DIRECTIVE ▸
Please copy word for word the lines of the records from the one containing "Considering the objects" through the end of the records, including both ends.

** BEGIN TASK MATERIAL **

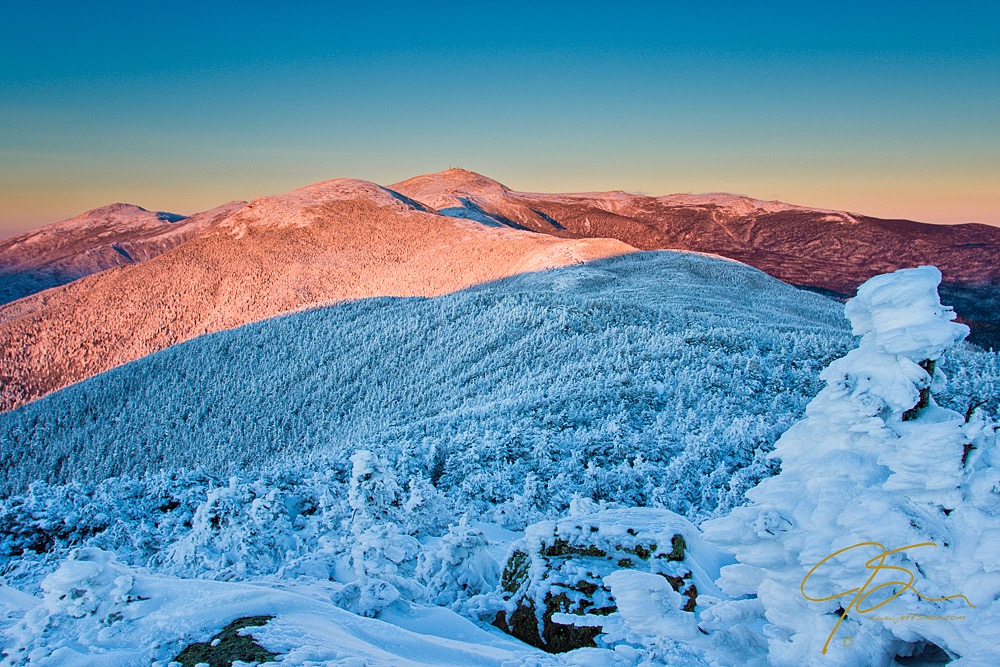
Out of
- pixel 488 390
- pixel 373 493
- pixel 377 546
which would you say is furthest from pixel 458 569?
pixel 488 390

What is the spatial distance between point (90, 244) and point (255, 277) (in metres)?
102

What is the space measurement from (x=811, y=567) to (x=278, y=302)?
45389 mm

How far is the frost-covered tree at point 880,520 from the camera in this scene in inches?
111

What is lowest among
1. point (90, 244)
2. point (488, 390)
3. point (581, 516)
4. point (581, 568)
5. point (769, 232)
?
point (488, 390)

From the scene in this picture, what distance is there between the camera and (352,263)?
50.4 metres

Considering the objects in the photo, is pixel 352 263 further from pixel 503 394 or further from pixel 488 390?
pixel 503 394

** END TASK MATERIAL **

ANSWER TO THIS EXERCISE ▸
Considering the objects in the photo, is pixel 352 263 further from pixel 503 394 or further from pixel 488 390?
pixel 503 394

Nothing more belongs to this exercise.